Malária: com medicamento inovador, Brasil registra menor número de casos em quase 50 anos
Mais de 33 mil pessoas já foram tratadas com tafenoquina, ofertado no SUS a partir de 2024 para prevenir novas manifestações da malária
Em 2025, o Brasil
registrou redução de 30% nas mortes por malária e de 30,7% nos casos da forma
mais grave da doença. As mortes passaram de 56, em 2024, para 39. No mesmo
período, foram registrados 118.037 casos de malária contraídos no território
nacional, 15% menos que em 2024 e o menor número desde 1978. Os dados refletem
o início da oferta da tafenoquina no SUS, medicamento em dose única usado a
partir de 2024 para prevenir novas manifestações da malária, além da ampliação
do diagnóstico, da oferta de testes e do tratamento adequado.

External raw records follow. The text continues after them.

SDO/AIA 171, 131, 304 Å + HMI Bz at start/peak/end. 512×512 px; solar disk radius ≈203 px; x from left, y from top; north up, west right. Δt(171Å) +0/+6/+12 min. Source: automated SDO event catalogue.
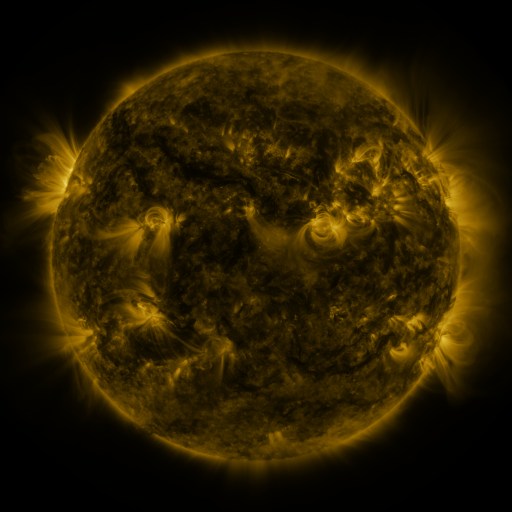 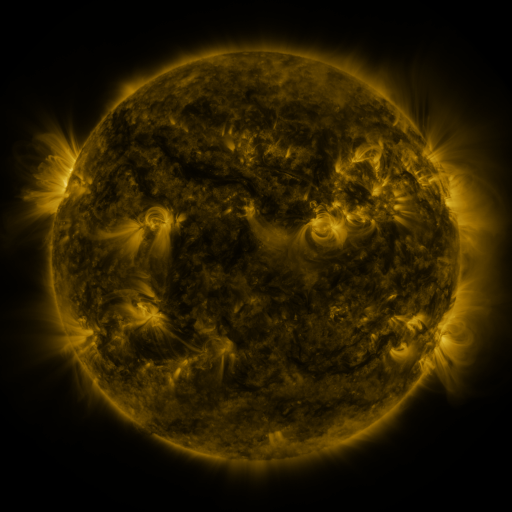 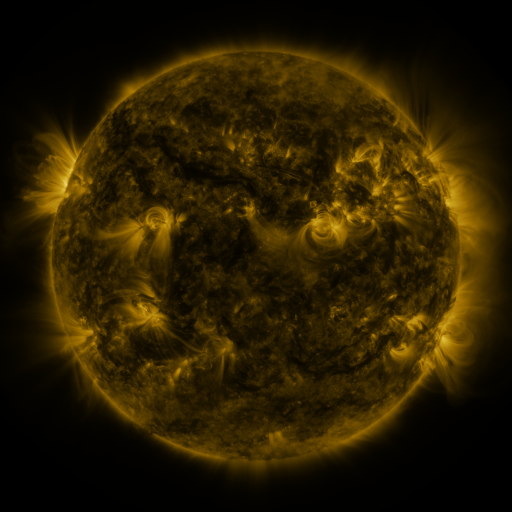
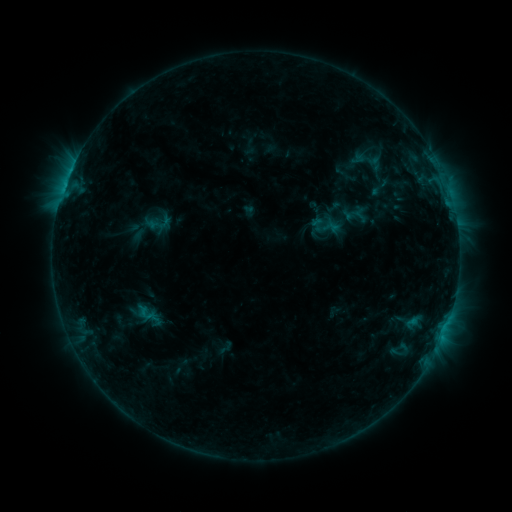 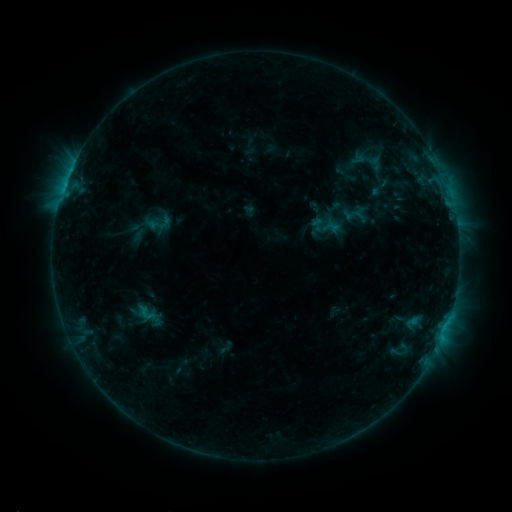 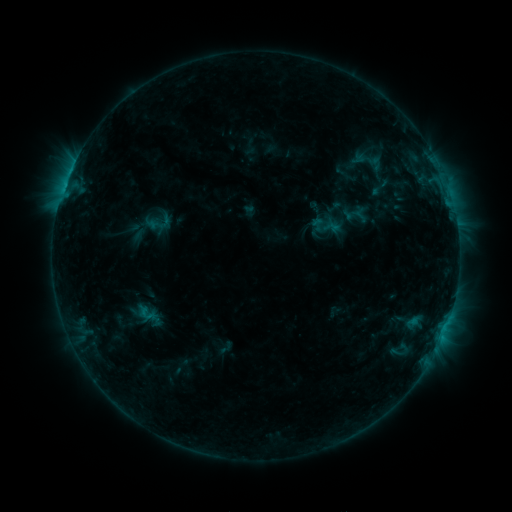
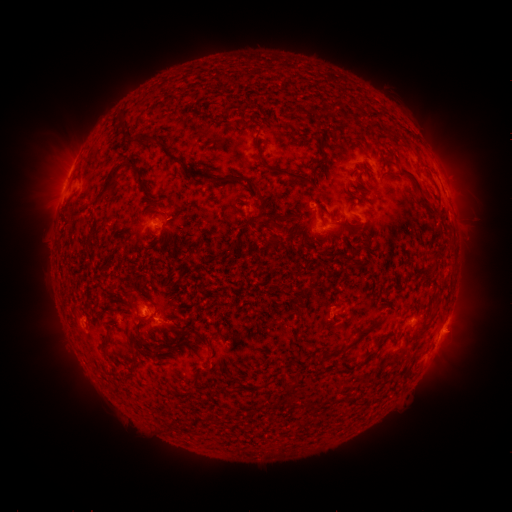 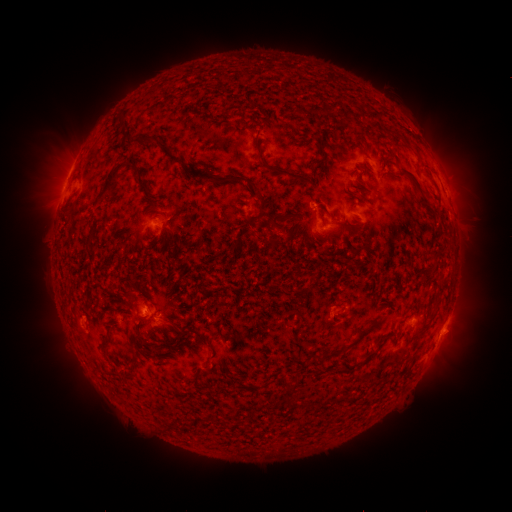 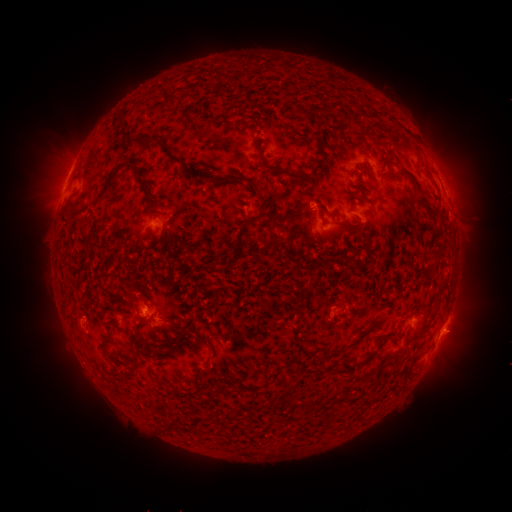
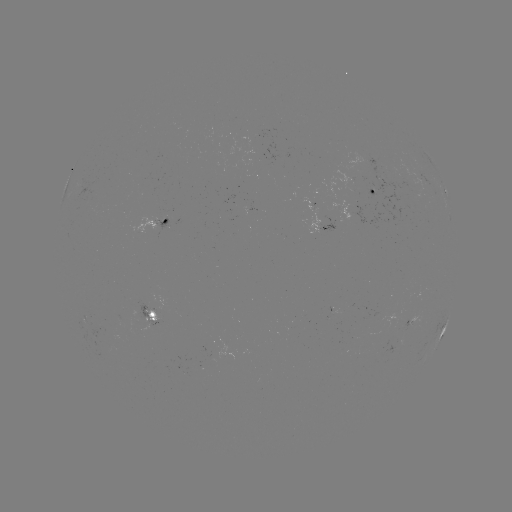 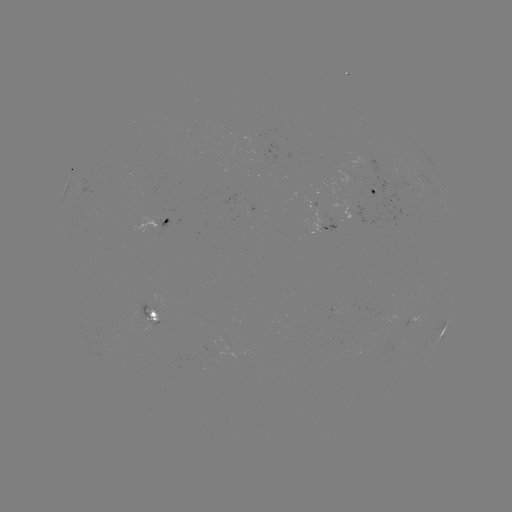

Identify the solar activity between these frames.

Os resultados foram apresentados nesta segunda-feira (17), pelo ministro da Saúde, Alexandre Padilha, em Brasília, no 61º Congresso da Sociedade Brasileira de Medicina Tropical (MedTrop), que reúne profissionais e pesquisadores para discutir doenças tropicais, entre elas a malária. Durante a programação, o ministro abordou as metas do Brasil Saudável, que prevê eliminar ou reduzir, como problema de saúde pública doenças e infecções de transmissão vertical até 2030, incluindo a malária.
Entre os principais avanços nos tratamentos disponíveis no SUS está a tafenoquina, incorporada em 2023 para pacientes adultos com 16 anos ou mais e peso de 35 quilos ou mais e cuja oferta começou em 2024. Administrado em dose única, o medicamento tem ação prolongada e ajuda a evitar que a doença volte a se manifestar. O medicamento foi utilizado por mais de 33,7 mil pessoas até junho de 2026. Desse total, 3.920 tratamentos foram registrados em Distritos Sanitários Especiais Indígenas (DSEIs).